L’azione delle braccia nella corsa è compensatoria e sincrona con l’azione delle gambe (Hinrichs, 1990). Le braccia aiutano le gambe a spingere il corpo verso l’alto, fornendo così una spinta al corridore. Le braccia aiutano anche a raggiungere una velocità orizzontale costante, il che potrebbe portare a una riduzione del costo energetico (Hinrichs). Williams (1980) ha riferito che i corridori che erano più economici in termini di consumo di ossigeno tendevano ad usare un’oscillazione delle braccia meno vigorosa.
Teoricamente l’oscillazione del braccio dovrebbe aumentare con la velocità di corsa. Inoltre, quando un corridore comincia ad affaticarsi, l’uso dell’oscillazione delle braccia diventa più importante e aiuta il corridore a mantenere la portanza e la spinta. Le braccia dovrebbero essere portate basse e rilassate, con le mani a coppa. Questo aiuterà il corridore a non irrigidirsi nella parte superiore del corpo. In una situazione ideale i gomiti dovrebbero oscillare avanti e indietro in linea retta (“Up in Arms”, 1980).

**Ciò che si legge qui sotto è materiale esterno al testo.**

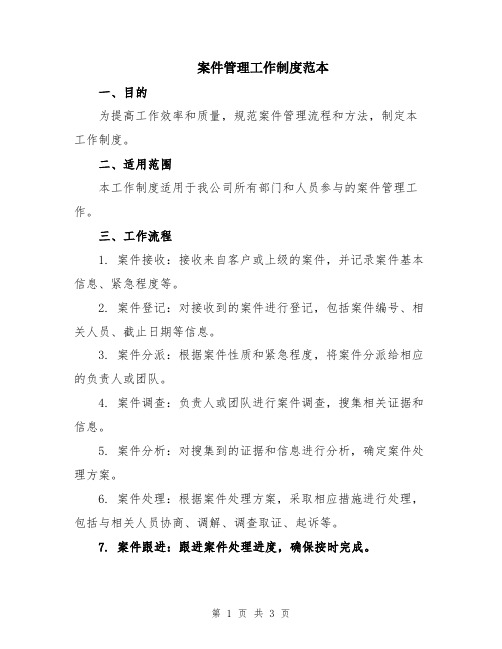 案件管理工作制度范本

一、目的

为提高工作效率和质量，规范案件管理流程和方法，制定本工作制度。

二、适用范围

本工作制度适用于我公司所有部门和人员参与的案件管理工作。

三、工作流程

1. 案件接收：接收来自客户或上级的案件，并记录案件基本信息、紧急程度等。

2. 案件登记：对接收到的案件进行登记，包括案件编号、相关人员、截止日期等信息。

3. 案件分派：根据案件性质和紧急程度，将案件分派给相应的负责人或团队。

4. 案件调查：负责人或团队进行案件调查，搜集相关证据和信息。

5. 案件分析：对搜集到的证据和信息进行分析，确定案件处理方案。

6. 案件处理：根据案件处理方案，采取相应措施进行处理，包括与相关人员协商、调解、调查取证、起诉等。

7. 案件跟进：跟进案件处理进度，确保按时完成。

第 1 页 共 3 页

Anche il movimento laterale o la rotazione verso l’esterno possono ostacolare l’efficienza. L’angolo di flessione del braccio dovrebbe essere di circa 90 gradi. Questo non dovrebbe essere un angolo fisso, ma dovrebbe consentire un certo movimento su entrambi i lati di esso. Questo aiuterà ad appianare la forma ed evitare l’azione del braccio robotico.

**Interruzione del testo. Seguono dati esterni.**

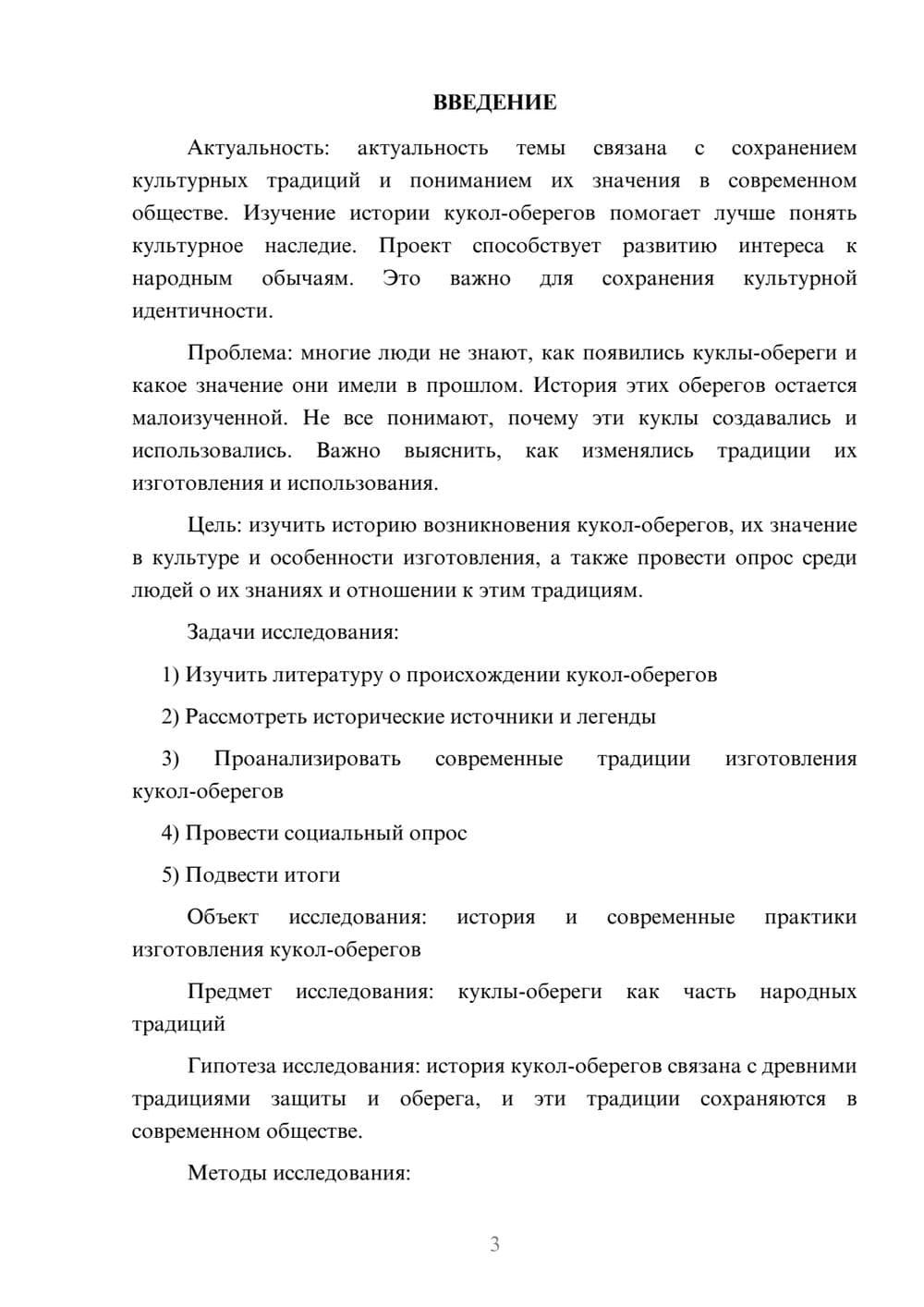 ВВЕДЕНИЕ

Актуальность: актуальность темы связана с сохранением культурных традиций и пониманием их значения в современном обществе. Изучение истории кукол-оберегов помогает лучше понять культурное наследие. Проект способствует развитию интереса к народным обычаям. Это важно для сохранения культурной идентичности.

Проблема: многие люди не знают, как появились куклы-обереги и какое значение они имели в прошлом. История этих оберегов остается малоизученной. Не все понимают, почему эти куклы создавались и использовались. Важно выяснить, как изменялись традиции их изготовления и использования.

Цель: изучить историю возникновения кукол-оберегов, их значение в культуре и особенности изготовления, а также провести опрос среди людей о их знаниях и отношении к этим традициям.

Задачи исследования:

1) Изучить литературу о происхождении кукол-оберегов

2) Рассмотреть исторические источники и легенды

3) Проанализировать современные традиции изготовления кукол-оберегов

4) Провести социальный опрос

5) Подвести итоги

Объект исследования: история и современные практики изготовления кукол-оберегов

Предмет исследования: куклы-обереги как часть народных традиций

Гипотеза исследования: история кукол-оберегов связана с древними традициями защиты и оберега, и эти традиции сохраняются в современном обществе.

Методы исследования:

3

Le braccia hanno un ruolo vitale nella corsa e non sono usate solo per l’equilibrio. Aristotele una volta disse: “i corridori corrono più velocemente se oscillano le braccia”. Tutte le diverse variabili nella corsa producono l’economia di corsa di un atleta, che hanno un impatto sui costi energetici metabolici.
È ragionevole aspettarsi che la meccanica del movimento abbia un’influenza sui costi metabolici della corsa. Ci sono diversi studi che suggeriscono una forte relazione tra il consumo massimo di ossigeno e la prestazione di corsa, ci sono anche indicatori che l’economia di corsa può essere un fattore importante (Daniels, 1985). È quindi logico supporre che un miglioramento della meccanica di corsa di un individuo comporterebbe meno costi energetici e consentirebbe prestazioni migliori (Williams, 1990). Un esempio potrebbe essere quello di due corridori con valori di VO2 max simili, che competono regolarmente l’uno contro l’altro sulla distanza della maratona.

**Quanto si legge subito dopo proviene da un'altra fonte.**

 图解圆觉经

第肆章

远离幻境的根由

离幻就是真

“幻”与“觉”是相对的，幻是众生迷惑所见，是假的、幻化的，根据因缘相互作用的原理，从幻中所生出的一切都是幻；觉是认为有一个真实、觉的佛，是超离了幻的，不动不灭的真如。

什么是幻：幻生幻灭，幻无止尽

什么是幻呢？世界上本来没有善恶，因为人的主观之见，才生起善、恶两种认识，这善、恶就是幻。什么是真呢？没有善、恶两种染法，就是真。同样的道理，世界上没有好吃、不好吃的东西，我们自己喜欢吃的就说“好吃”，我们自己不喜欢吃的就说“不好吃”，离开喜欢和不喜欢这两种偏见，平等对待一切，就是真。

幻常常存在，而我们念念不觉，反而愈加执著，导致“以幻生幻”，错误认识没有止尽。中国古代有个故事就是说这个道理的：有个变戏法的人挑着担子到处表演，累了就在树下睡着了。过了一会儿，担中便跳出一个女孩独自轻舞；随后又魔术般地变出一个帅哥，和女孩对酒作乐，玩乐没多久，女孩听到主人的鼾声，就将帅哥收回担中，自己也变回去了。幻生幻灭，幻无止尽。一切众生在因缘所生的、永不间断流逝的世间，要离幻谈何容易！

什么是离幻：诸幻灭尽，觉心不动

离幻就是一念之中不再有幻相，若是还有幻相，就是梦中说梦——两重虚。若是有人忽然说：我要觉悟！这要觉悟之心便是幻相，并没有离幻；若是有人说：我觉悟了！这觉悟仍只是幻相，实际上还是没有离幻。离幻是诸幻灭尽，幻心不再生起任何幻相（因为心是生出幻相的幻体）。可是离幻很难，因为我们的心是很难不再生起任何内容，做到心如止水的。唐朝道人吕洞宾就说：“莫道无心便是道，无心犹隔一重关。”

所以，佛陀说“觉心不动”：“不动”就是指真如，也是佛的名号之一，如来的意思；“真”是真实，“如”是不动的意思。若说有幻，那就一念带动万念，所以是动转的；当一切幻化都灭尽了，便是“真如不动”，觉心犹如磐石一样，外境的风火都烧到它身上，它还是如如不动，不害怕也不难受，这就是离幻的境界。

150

Uno dei corridori ha una meccanica migliore e finisce continuamente diversi minuti prima dell’altro corridore. Il corridore più efficiente è in grado di correre a un ritmo più veloce con una percentuale inferiore del suo VO2 max utilizzato. Ad alcuni corridori costa di più correre ad una data velocità che ad altri con una tecnica migliore (Costill, 1986).
Questa conoscenza sarebbe utile agli allenatori e agli atleti per capire i concetti di base della biomeccanica della corsa e come migliorare l’efficienza, il che migliorerebbe le prestazioni.